This essay will directly address the claim of some animal exploitation advocates that since 1) vegans consume grains, soybeans, corn, and other crops, and 2) crop production causes field animals to die, that 3) vegans cause animal deaths, and 4) are therefore violating the rights of animals.
A Comparative Analogy in Human Rights
On American highways and roads we inadvertently, but predictably kill an average of 38,000 human beings annually. This annual average of approximately 38,000 human deaths is as reliable and predictable as the change of seasons. Although we try to keep this number “as low as reasonably possible” through reasonable measures, such as speed limits, seatbelts, air bags, and anti-lock brakes, we do not take stringent measures to eliminate a majority of those 38,000 highway deaths, such as reducing the speed limit from the range of 55 to 75 miles per hour (88 - 120 kph) to the range of 35 to 50 miles per hour (56 - 80 kph) using either mandatory engine governors and/or extremely heavy fines or jail time for even moderate speeding. Are we violating human rights by only taking reasonable instead of stringent measures to prevent these fatal accidents? Most, if not all of us, would say no, there are no human rights violations inherent in our current highway and motor vehicle system, even if we inadvertently, but predictably kill 38,000 random humans annually, and even if we only take reasonable measures instead of stringent measures to prevent these deaths.
Let’s compare the “inadvertent motor vehicle fatalities” situation (“Situation A”) given above with another situation, which we’ll call the “prisoner execution” situation (“Situation B”). Situation B is as follows: To reduce the financial and economic burden of housing prisoners and to rid the country of its most violent sector, both for short-term relief of the violent burden and as a long-term “social improvement” program, we have adopted a policy of executing 38,000 prisoners annually, with the 38,000 to come from the prisoners with the most jail time left to serve. As the prison population declines due to our new execution program, the policy will eventually be tapered down from “38,000 prisoner executions no-matter-what” to executing anyone convicted of a crime normally garnering a sentence of greater than or equal to 4 years in prison. Of course, many of these prisoners will not have murdered anyone and will be receiving a punishment greater than their crime, but we anticipate that it will have positive deterrent and “social improvement” effects on society. Also, there will come a point when we’re killing far less prisoners than 38,000 per year. In addition to that, we kill 38,000 innocent people on our highways annually because of our lax driving restrictions, so why not kill not-as-innocent prisoners?
What’s the problem with Situation B? The problem is most of us would call this prisoner execution policy a very serious human rights violation.
Why do we come to different conclusions about human rights violations in the above two situations? In both situations, we can clearly foresee, with virtually no doubt, that 38,000 humans will be killed as a result of our policy. In both situations, the economic, social, and/or practical gains are significant.
There are at least a few reasons we come to different conclusions with regard to human rights in these two different situations, and they are as follows:
1) In Situation A, the policy of “allowing speed limits greater than 35 to 50 mph on expressways” is not wrong in itself. By contrast, in Situation B, the policy of “executing prisoners innocent of capital crimes” is wrong in itself.
# # #
▸ Problems and tasks
[1] In the essay on crop deaths, roughly how many people are killed on American highways and roads each year?
[2] Using one to three sentences, explain the first reason the essay on crop deaths gives for why we judge Situation A and Situation B differently regarding human rights.
[3] Please write a continuation of the essay on crop deaths, starting right after its first numbered reason.
The lines that follow have no connection to the essay on crop deaths.

▸ Extracted entries
# # #
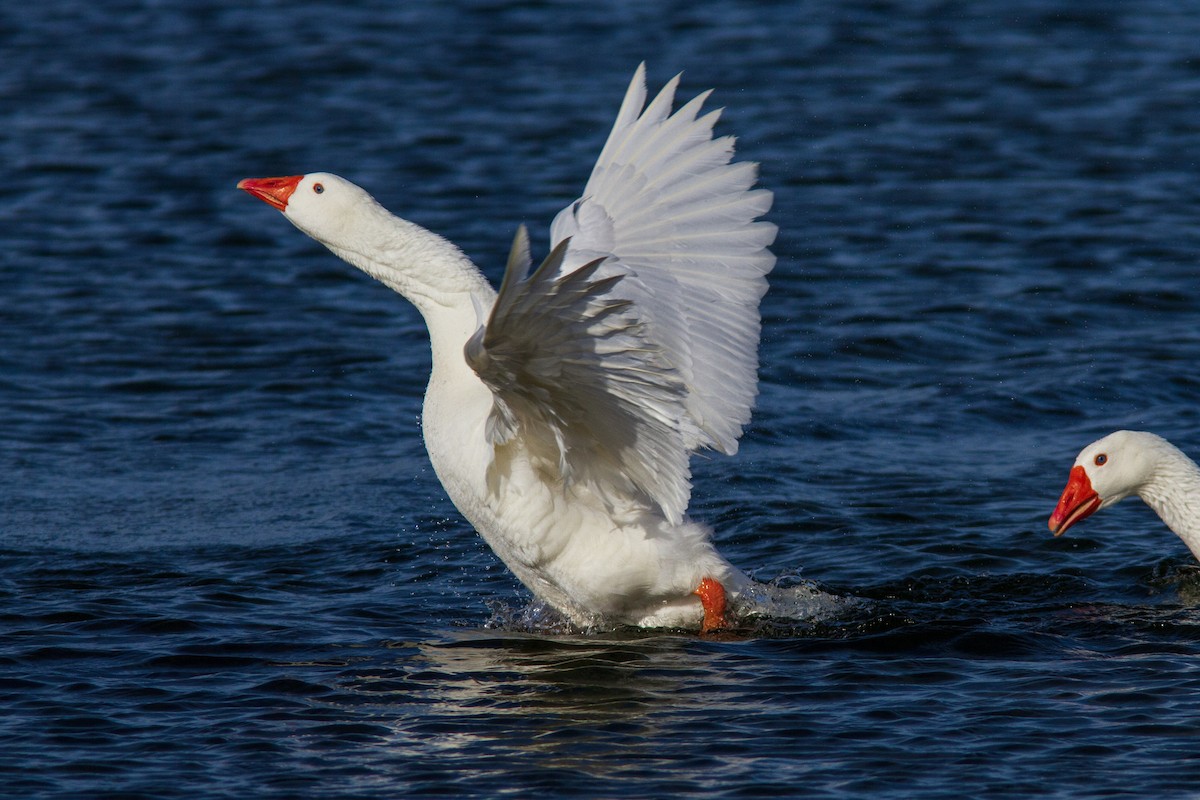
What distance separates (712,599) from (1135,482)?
2.67 meters

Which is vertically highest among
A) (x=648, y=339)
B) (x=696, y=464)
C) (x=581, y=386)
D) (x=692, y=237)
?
(x=692, y=237)

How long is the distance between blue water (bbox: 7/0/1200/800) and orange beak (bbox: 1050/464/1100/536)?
319 millimetres

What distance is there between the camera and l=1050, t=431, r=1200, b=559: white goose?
8.92m

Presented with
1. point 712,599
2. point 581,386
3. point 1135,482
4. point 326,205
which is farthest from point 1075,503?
point 326,205

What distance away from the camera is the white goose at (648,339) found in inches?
300

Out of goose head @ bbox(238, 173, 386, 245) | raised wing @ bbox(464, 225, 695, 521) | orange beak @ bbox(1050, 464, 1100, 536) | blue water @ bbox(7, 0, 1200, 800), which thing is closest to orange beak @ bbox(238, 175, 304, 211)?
goose head @ bbox(238, 173, 386, 245)

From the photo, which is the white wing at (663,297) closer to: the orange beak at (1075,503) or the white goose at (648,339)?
the white goose at (648,339)

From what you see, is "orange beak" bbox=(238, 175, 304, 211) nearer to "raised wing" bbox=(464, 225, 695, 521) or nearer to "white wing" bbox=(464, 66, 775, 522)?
"white wing" bbox=(464, 66, 775, 522)

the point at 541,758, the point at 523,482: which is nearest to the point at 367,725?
the point at 541,758

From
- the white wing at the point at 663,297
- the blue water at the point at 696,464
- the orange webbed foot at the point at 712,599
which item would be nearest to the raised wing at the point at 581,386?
the white wing at the point at 663,297

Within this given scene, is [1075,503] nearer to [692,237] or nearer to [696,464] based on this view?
[692,237]

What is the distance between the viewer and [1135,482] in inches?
358

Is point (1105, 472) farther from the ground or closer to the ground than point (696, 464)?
farther from the ground

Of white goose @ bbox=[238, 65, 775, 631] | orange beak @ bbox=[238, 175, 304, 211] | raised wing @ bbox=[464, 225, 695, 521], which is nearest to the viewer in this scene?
raised wing @ bbox=[464, 225, 695, 521]
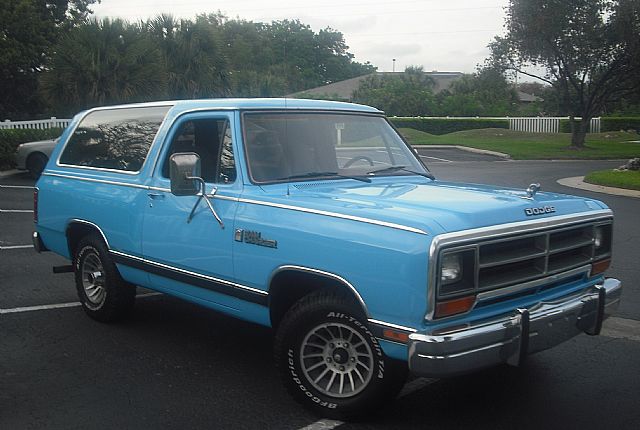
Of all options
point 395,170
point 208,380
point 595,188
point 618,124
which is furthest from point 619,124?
point 208,380

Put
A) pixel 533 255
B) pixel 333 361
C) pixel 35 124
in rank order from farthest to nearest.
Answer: pixel 35 124
pixel 333 361
pixel 533 255

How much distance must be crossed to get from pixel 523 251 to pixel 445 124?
44330 mm

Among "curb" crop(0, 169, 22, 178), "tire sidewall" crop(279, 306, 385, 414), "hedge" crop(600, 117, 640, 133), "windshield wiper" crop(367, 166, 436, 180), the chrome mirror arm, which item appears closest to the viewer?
"tire sidewall" crop(279, 306, 385, 414)

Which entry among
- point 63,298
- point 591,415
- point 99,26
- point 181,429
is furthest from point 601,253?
point 99,26

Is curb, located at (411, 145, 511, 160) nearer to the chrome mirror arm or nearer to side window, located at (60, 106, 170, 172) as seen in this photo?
side window, located at (60, 106, 170, 172)

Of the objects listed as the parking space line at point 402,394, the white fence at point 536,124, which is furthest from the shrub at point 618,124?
the parking space line at point 402,394

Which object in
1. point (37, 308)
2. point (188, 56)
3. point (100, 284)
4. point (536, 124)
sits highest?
point (188, 56)

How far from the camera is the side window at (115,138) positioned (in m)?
5.95

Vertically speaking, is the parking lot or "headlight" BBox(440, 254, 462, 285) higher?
"headlight" BBox(440, 254, 462, 285)

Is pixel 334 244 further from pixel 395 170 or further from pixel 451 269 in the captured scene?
pixel 395 170

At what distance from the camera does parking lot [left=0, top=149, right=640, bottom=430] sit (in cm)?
438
# # #
▸ The responses
[1] An average of about 38,000 people.

[2] In Situation A, the policy of allowing speed limits greater than 35 to 50 mph on expressways is not wrong in itself. In Situation B, the policy of executing prisoners innocent of capital crimes is wrong in itself.

[3]
2) In Situation A, the bad consequence of 38,000 traffic fatalities is a foreseen side-effect, but not an intended consequence of the policy of “allowing speed limits greater than 35 to 50 mph on expressways”. Our intent in our policy of “allowing higher speed limits” is not “to kill more drivers.” By contrast, in Situation B, the bad consequence of 38,000 prisoner fatalities is a foreseen and intended consequence of the policy of “executing prisoners innocent of capital crimes”. Our intent in our policy of “executing prisoners” is “to kill prisoners.” The dead prisoners will not be merely “foreseen side-effects” of our executions.
3) In Situation A, the good economic and practical consequence is a direct result of “speed limits greater than 35 to 50 mph on expressways”. The higher speed limits themselves bring about the good consequence. The 38,000 annual traffic fatalities – which we are also taking reasonable measures to prevent from being higher – do not themselves bring about the good consequence. By contrast, in Situation B, the good economic and practical consequence is a direct result of the 38,000 annual prisoner executions. The prisoner executions themselves bring about the good consequences.
A Parallel Comparative Analogy in Animal Rights
Because of our policy of allowing speeds in excess of 35 to 50 mph on our highways, we inadvertently, but predictably kill thousands of humans. In the same way, because of our policy of allowing machines to till soil and harvest crops, we inadvertently, but predictably kill millions of wild field animals.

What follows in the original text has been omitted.